[[ Selected excerpt, beginning ]]

Chinese artist Guan Xiao (b. 1983, Chongqing) works with multiple media including video and sculpture. She received her BA in Directing at the Communication University of China in 2006 and is known for juxtaposing the past and future, primitive and classical, crude and high-tech and combining the various elements into a distinct and unique formal aesthetic. She practices from the standpoint that the internet’s openness provides a kind of flat surface on which to work, with a lack of hierarchy in the contemporary visual world. Guan Xiao: “(my world is) a flat and mixed situation where (I use) a particular visual language to re-weave all various materials to discuss the possibility of ‘watching’ and ‘practicing’ from a variety of perspectives”.

Guan has exhibited internationally including at the OCT Contemporary Art Terminal, Shenzhen, the V&A Museum, London; the National Museum of Contemporary Art, Korea, Seoul; the Shanghai Art Museum and the Art Museum of Nanjing University of Art. To name but a few: Degeneration, ACAF, Sydney, 2014; Don’t You Know Who I Am? Art After Identity Politics, M HKA Museum, Antwerp, 2014; Film Section, Basel Hong Kong, Agnes B Cinema, Hong Kong, 2014; Die 8 Wege, Uferhallen, Berlin, 2013; and OCT Contemporary Art Terminal, Shanghai, 2013; Difference Engine, Magician Space, Beijing, 2013; Video Unchained, AIKE-DELLARCO, Shanghai, 2013; China Design Now, Victoria & Albert Museum, London, 2007; and Floating – New Generation of Art in China, National Museum of Contemporary Art, Seoul, 2007.

Her work also features in the book The Future Will Be…China, by Hans Ulrich Obrist. Her solo show Survivor Hunting, The Magician Space, Beijing, 2013 was recommended by Frieze.

Guan Xiao lives and works in Beijing.

[[ Selected excerpt, end ]]
[[ Dataset, beginning ]]

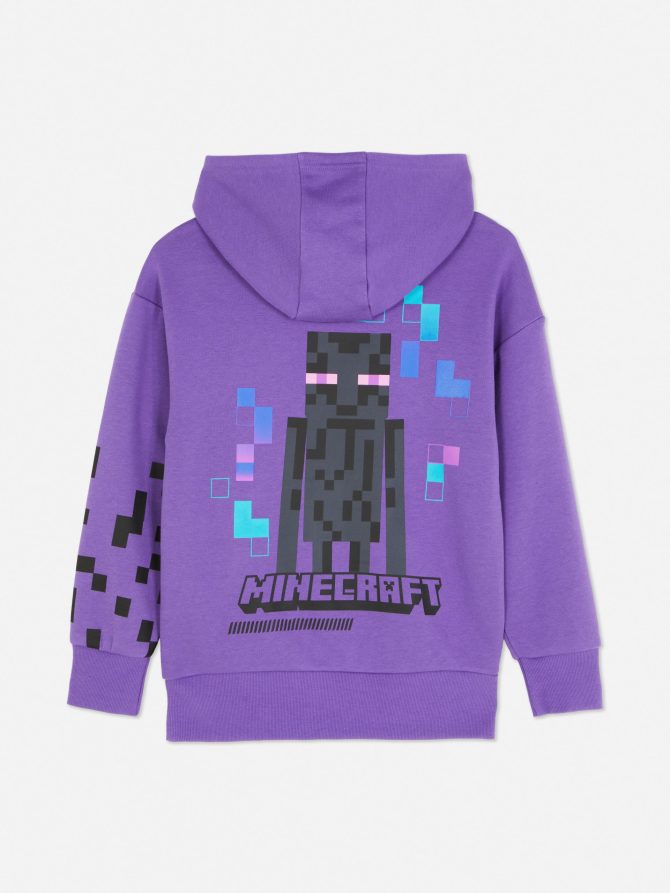 Minecraft Beware The Enderman Hoodie - Image 3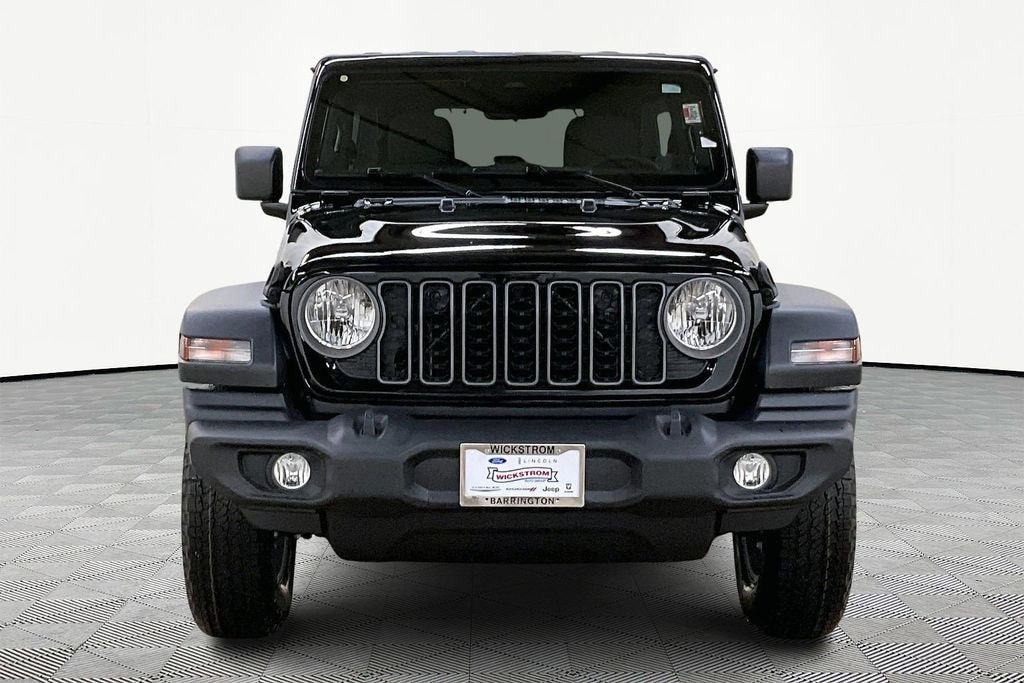 New 2026 Jeep Wrangler Sport S Sport Utility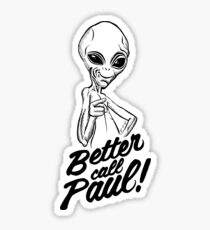 Better Call Paul Sticker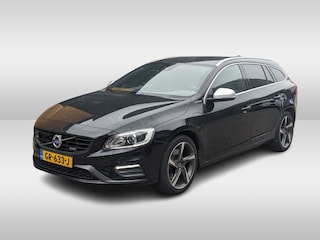 Volvo V60 2.4 D6 AWD Plug-In Hybrid R-Design / Trekhaak / Camera / Leder / 18'' / Navigatie / Dodehoek / Stuurverwarming / Stoelverwarming / Cruise Control
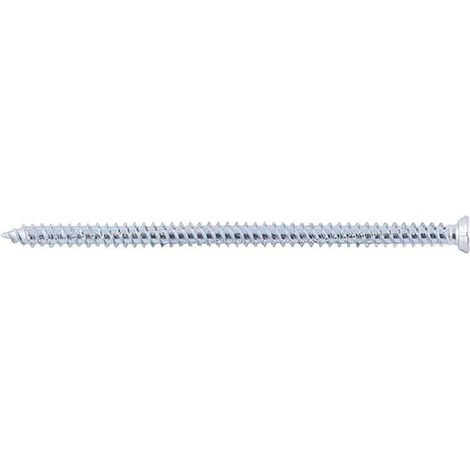 Fischer 100x vite telaio finestra FFS 7,5 x 42 mm T30 testa piatta - 532922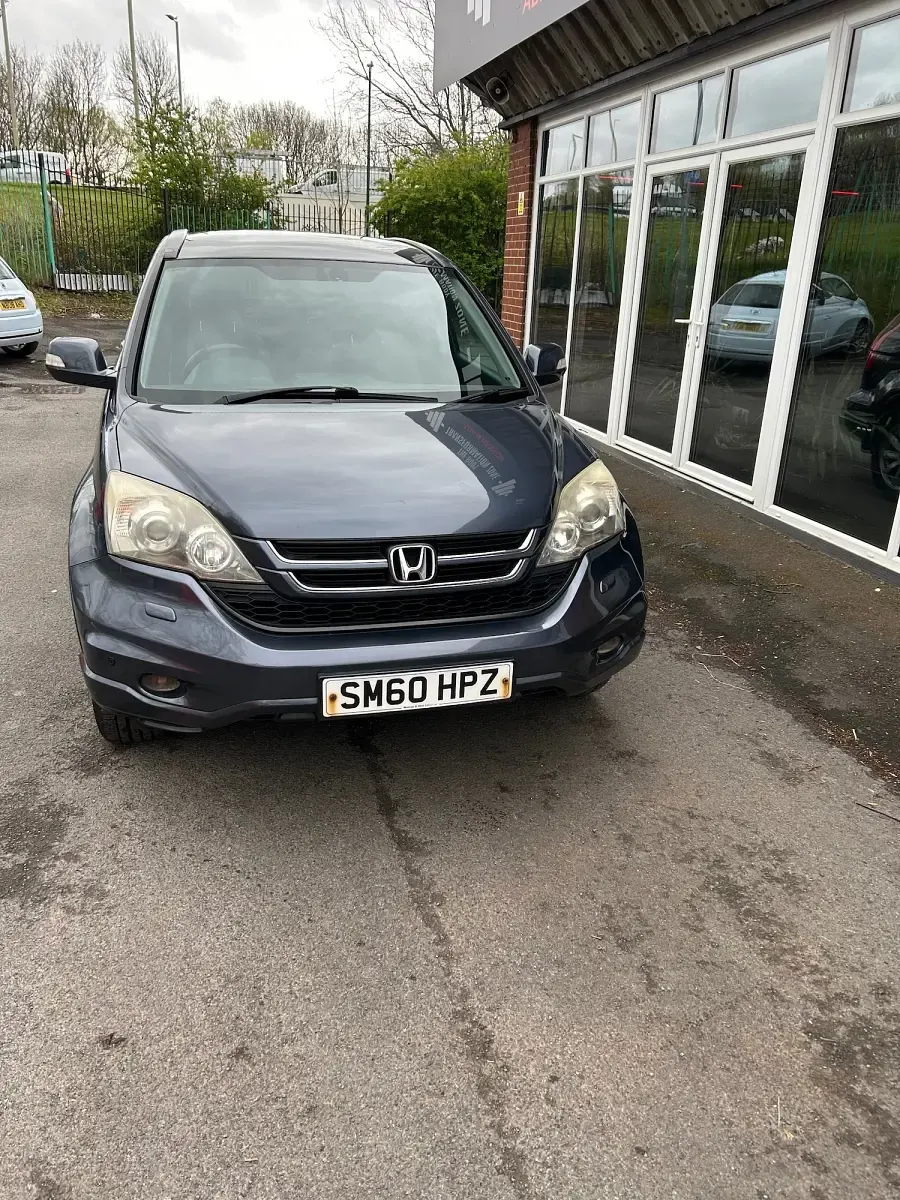 Used Honda CR-V EX 2010 Grey SUV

[[ Dataset, end ]]

■ **Try it**: Copy the whole Guan Xiao biography above word for word.

■ **Solved exercise**:
Chinese artist Guan Xiao (b. 1983, Chongqing) works with multiple media including video and sculpture. She received her BA in Directing at the Communication University of China in 2006 and is known for juxtaposing the past and future, primitive and classical, crude and high-tech and combining the various elements into a distinct and unique formal aesthetic. She practices from the standpoint that the internet’s openness provides a kind of flat surface on which to work, with a lack of hierarchy in the contemporary visual world. Guan Xiao: “(my world is) a flat and mixed situation where (I use) a particular visual language to re-weave all various materials to discuss the possibility of ‘watching’ and ‘practicing’ from a variety of perspectives”.

Guan has exhibited internationally including at the OCT Contemporary Art Terminal, Shenzhen, the V&A Museum, London; the National Museum of Contemporary Art, Korea, Seoul; the Shanghai Art Museum and the Art Museum of Nanjing University of Art. To name but a few: Degeneration, ACAF, Sydney, 2014; Don’t You Know Who I Am? Art After Identity Politics, M HKA Museum, Antwerp, 2014; Film Section, Basel Hong Kong, Agnes B Cinema, Hong Kong, 2014; Die 8 Wege, Uferhallen, Berlin, 2013; and OCT Contemporary Art Terminal, Shanghai, 2013; Difference Engine, Magician Space, Beijing, 2013; Video Unchained, AIKE-DELLARCO, Shanghai, 2013; China Design Now, Victoria & Albert Museum, London, 2007; and Floating – New Generation of Art in China, National Museum of Contemporary Art, Seoul, 2007.

Her work also features in the book The Future Will Be…China, by Hans Ulrich Obrist. Her solo show Survivor Hunting, The Magician Space, Beijing, 2013 was recommended by Frieze.

Guan Xiao lives and works in Beijing.